------ Data entries ------

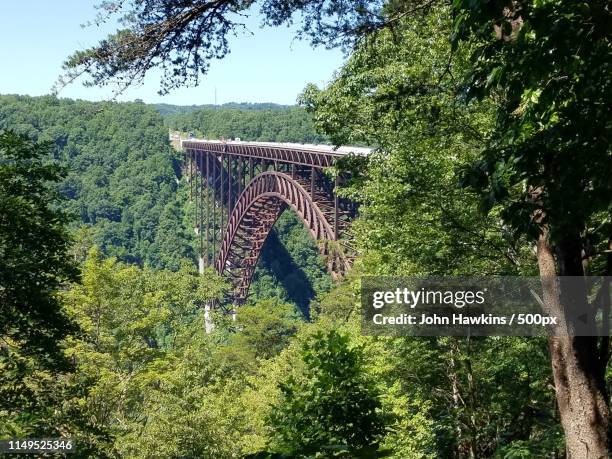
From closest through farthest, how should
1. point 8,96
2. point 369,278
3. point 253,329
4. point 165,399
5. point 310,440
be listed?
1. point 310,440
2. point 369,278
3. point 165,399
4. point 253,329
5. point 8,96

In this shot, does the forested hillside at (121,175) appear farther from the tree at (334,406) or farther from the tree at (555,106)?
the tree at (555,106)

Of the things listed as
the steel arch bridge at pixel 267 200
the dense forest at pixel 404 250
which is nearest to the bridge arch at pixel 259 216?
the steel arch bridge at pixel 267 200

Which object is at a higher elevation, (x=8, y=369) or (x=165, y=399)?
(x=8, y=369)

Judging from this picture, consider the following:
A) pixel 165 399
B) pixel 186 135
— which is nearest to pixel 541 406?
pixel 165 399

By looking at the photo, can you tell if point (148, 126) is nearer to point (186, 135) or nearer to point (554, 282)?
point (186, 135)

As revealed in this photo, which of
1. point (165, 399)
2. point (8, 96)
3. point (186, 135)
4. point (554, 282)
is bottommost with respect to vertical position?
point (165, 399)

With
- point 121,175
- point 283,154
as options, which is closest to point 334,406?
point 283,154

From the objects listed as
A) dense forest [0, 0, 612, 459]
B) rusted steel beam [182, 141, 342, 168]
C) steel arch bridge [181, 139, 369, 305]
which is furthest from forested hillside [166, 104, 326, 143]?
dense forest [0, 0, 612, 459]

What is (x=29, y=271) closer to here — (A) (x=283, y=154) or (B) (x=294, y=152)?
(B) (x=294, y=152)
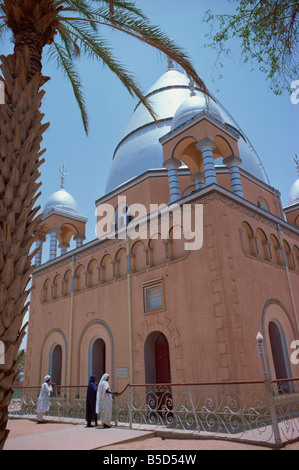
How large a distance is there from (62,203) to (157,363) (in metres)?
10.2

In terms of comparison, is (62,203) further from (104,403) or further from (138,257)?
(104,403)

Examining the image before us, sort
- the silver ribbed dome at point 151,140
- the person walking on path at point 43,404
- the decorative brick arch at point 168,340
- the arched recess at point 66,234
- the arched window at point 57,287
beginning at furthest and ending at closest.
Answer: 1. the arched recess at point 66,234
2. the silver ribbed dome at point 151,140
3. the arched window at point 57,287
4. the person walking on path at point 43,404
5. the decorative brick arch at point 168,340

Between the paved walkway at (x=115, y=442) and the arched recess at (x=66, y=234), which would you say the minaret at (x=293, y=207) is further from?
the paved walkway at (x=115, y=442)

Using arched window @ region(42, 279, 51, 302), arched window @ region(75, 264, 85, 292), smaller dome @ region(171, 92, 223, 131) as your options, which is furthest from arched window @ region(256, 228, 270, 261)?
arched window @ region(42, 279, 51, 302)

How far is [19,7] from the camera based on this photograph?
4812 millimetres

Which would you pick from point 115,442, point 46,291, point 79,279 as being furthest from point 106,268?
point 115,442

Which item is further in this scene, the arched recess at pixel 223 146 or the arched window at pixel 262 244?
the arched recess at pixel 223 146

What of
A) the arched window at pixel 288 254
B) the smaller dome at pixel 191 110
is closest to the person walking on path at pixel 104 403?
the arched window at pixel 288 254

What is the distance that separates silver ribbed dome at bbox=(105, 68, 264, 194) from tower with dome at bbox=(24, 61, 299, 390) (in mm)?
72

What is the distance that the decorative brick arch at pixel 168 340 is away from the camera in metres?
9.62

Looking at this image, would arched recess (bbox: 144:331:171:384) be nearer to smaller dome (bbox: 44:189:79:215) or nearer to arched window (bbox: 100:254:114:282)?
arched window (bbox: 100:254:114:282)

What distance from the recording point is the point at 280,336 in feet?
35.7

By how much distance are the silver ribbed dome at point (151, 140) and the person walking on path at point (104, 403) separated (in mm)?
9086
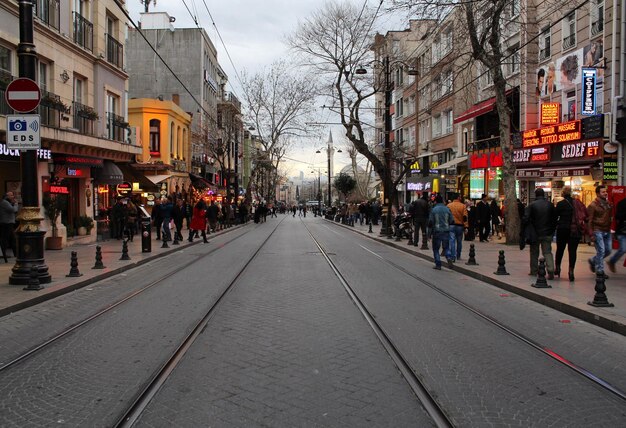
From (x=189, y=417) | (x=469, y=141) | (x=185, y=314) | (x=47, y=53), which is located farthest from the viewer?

------

Short exercise:
Rewrite all of the lines above as a numbered list, dropping the blank lines and leaving out the pictures.

Complete output:
1. From closest through farthest, how should
2. 1. point 8,96
3. 2. point 369,278
4. 3. point 253,329
5. 4. point 165,399
6. 5. point 310,440
7. be listed?
8. 1. point 310,440
9. 2. point 369,278
10. 3. point 165,399
11. 4. point 253,329
12. 5. point 8,96
13. In this shot, does the forested hillside at (121,175) appear farther from the tree at (334,406) or farther from the tree at (555,106)?
14. the tree at (555,106)
15. Of the things listed as
16. the steel arch bridge at pixel 267 200
17. the dense forest at pixel 404 250
18. which is nearest to the bridge arch at pixel 259 216?
19. the steel arch bridge at pixel 267 200
20. Which object is at a higher elevation, (x=8, y=369) or (x=165, y=399)?
21. (x=8, y=369)
22. Judging from this picture, consider the following:
23. A) pixel 165 399
24. B) pixel 186 135
25. — which is nearest to pixel 541 406?
26. pixel 165 399
27. By looking at the photo, can you tell if point (148, 126) is nearer to point (186, 135) or nearer to point (554, 282)?
28. point (186, 135)
29. As revealed in this photo, which of
30. 1. point (165, 399)
31. 2. point (8, 96)
32. 3. point (186, 135)
33. 4. point (554, 282)
34. is bottommost with respect to vertical position?
35. point (165, 399)
36. With
37. - point 121,175
38. - point 283,154
39. as options, which is closest to point 334,406?
40. point 283,154
41. From the objects listed as
42. A) dense forest [0, 0, 612, 459]
43. B) rusted steel beam [182, 141, 342, 168]
44. C) steel arch bridge [181, 139, 369, 305]
45. which is furthest from forested hillside [166, 104, 326, 143]?
46. dense forest [0, 0, 612, 459]
47. What is (x=29, y=271) closer to here — (A) (x=283, y=154) or (B) (x=294, y=152)?
48. (B) (x=294, y=152)
49. How large a distance is there from (62,203) to (157,363) (in metres)?
50. 10.2
51. In terms of comparison, is (62,203) further from (104,403) or further from (138,257)?
52. (104,403)
53. Examining the image before us, sort
54. - the silver ribbed dome at point 151,140
55. - the person walking on path at point 43,404
56. - the decorative brick arch at point 168,340
57. - the arched recess at point 66,234
58. - the arched window at point 57,287
59. beginning at furthest and ending at closest.
60. Answer: 1. the arched recess at point 66,234
61. 2. the silver ribbed dome at point 151,140
62. 3. the arched window at point 57,287
63. 4. the person walking on path at point 43,404
64. 5. the decorative brick arch at point 168,340
65. Between the paved walkway at (x=115, y=442) and the arched recess at (x=66, y=234), which would you say the minaret at (x=293, y=207) is further from?
66. the paved walkway at (x=115, y=442)
67. Using arched window @ region(42, 279, 51, 302), arched window @ region(75, 264, 85, 292), smaller dome @ region(171, 92, 223, 131) as your options, which is furthest from arched window @ region(256, 228, 270, 261)?
68. arched window @ region(42, 279, 51, 302)
69. How far is [19,7] from the camera based on this photograph?
70. 4812 millimetres
71. Which would you pick from point 115,442, point 46,291, point 79,279 as being furthest from point 106,268?
72. point 115,442
73. Which item is further in this scene, the arched recess at pixel 223 146 or the arched window at pixel 262 244?
74. the arched recess at pixel 223 146
75. What of
76. A) the arched window at pixel 288 254
77. B) the smaller dome at pixel 191 110
78. is closest to the person walking on path at pixel 104 403?
79. the arched window at pixel 288 254
80. What is the distance that separates silver ribbed dome at bbox=(105, 68, 264, 194) from tower with dome at bbox=(24, 61, 299, 390) (in mm)?
81. 72
82. What is the distance that the decorative brick arch at pixel 168 340 is away from the camera in metres?
83. 9.62
84. Looking at this image, would arched recess (bbox: 144:331:171:384) be nearer to smaller dome (bbox: 44:189:79:215) or nearer to arched window (bbox: 100:254:114:282)?
85. arched window (bbox: 100:254:114:282)
86. What distance from the recording point is the point at 280,336 in feet?
87. 35.7
88. By how much distance are the silver ribbed dome at point (151, 140) and the person walking on path at point (104, 403) separated (in mm)?
89. 9086
90. From (x=189, y=417) | (x=469, y=141) | (x=185, y=314) | (x=47, y=53), which is located farthest from the viewer?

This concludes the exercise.